UNITED STATES
SECURITIES AND EXCHANGE COMMISSION
Washington, D.C. 20549
FORM 8-K
CURRENT REPORT
Pursuant to Section 13 or 15(d)
of the Securities Exchange Act of 1934
Date of Report (Date of earliest event reported): July 11, 2018
QUEST RESOURCE HOLDING CORPORATION
(Exact Name of Registrant as Specified in Charter)
Nevada | 001-36451 | 51-0665952 | ||
(State or Other Jurisdiction of Incorporation) | (Commission File Number) | (IRS Employer Identification No.) |
3481 Plano Parkway The Colony, Texas | 75056 | |||
(Address of Principal Executive Offices) | (Zip Code) |
Registrant’s telephone number, including area code: (972) 464-0004
Check the appropriate box below if the Form 8-K filing is intended to simultaneously satisfy the filing obligation of the registrant under any of the following provisions:
☐ | Written communications pursuant to Rule 425 under the Securities Act (17 CFR 230.425) |
☐ | Soliciting material pursuant to Rule 14a-12 under the Exchange Act (17 CFR 240.14a-12) |
☐ | Pre-commencement communications pursuant to Rule 14d-2(b) under the Exchange Act (17 CFR 240.14d-2(b)) |
☐ | Pre-commencement communications pursuant to Rule 13e-4(c) under the Exchange Act (17 CFR 240.13e-4(c)) |
Indicate by check mark whether the registrant is an emerging growth company as defined in Rule 405 of the Securities Act (§240.12b-2 of this chapter.
Emerging growth company ☐
If an emerging growth company, indicate by check mark if the registrant has elected not to use the extended transition period for complying with any new or revised financial accounting standards provided pursuant to Section 13(a) of the Exchange Act. ☐
Item 5.07. Submission of Matters to a Vote of Security Holders.

▸ DIRECTIONS FOR THIS TASK:
Reproduce the Quest Resource Holding Corporation Form 8-K text above in full, with every line as it appears.

▸ INFORMATION SUPPLIED:
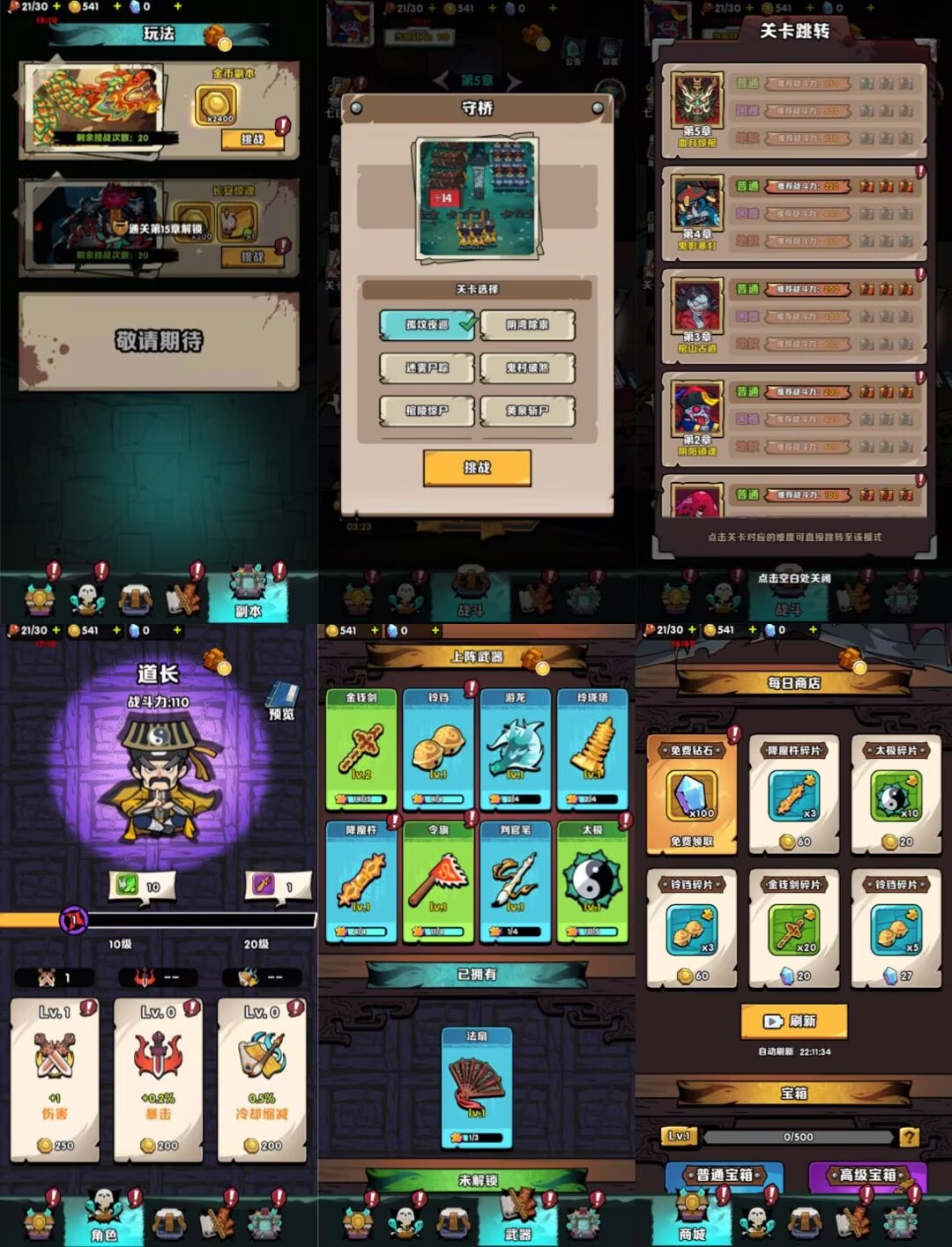 道长我最强 内置GM-少点烦恼资源网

▸ EXPECTED ANSWER:
UNITED STATES
SECURITIES AND EXCHANGE COMMISSION
Washington, D.C. 20549
FORM 8-K
CURRENT REPORT
Pursuant to Section 13 or 15(d)
of the Securities Exchange Act of 1934
Date of Report (Date of earliest event reported): July 11, 2018
QUEST RESOURCE HOLDING CORPORATION
(Exact Name of Registrant as Specified in Charter)
Nevada | 001-36451 | 51-0665952 | ||
(State or Other Jurisdiction of Incorporation) | (Commission File Number) | (IRS Employer Identification No.) |
3481 Plano Parkway The Colony, Texas | 75056 | |||
(Address of Principal Executive Offices) | (Zip Code) |
Registrant’s telephone number, including area code: (972) 464-0004
Check the appropriate box below if the Form 8-K filing is intended to simultaneously satisfy the filing obligation of the registrant under any of the following provisions:
☐ | Written communications pursuant to Rule 425 under the Securities Act (17 CFR 230.425) |
☐ | Soliciting material pursuant to Rule 14a-12 under the Exchange Act (17 CFR 240.14a-12) |
☐ | Pre-commencement communications pursuant to Rule 14d-2(b) under the Exchange Act (17 CFR 240.14d-2(b)) |
☐ | Pre-commencement communications pursuant to Rule 13e-4(c) under the Exchange Act (17 CFR 240.13e-4(c)) |
Indicate by check mark whether the registrant is an emerging growth company as defined in Rule 405 of the Securities Act (§240.12b-2 of this chapter.
Emerging growth company ☐
If an emerging growth company, indicate by check mark if the registrant has elected not to use the extended transition period for complying with any new or revised financial accounting standards provided pursuant to Section 13(a) of the Exchange Act. ☐
Item 5.07. Submission of Matters to a Vote of Security Holders.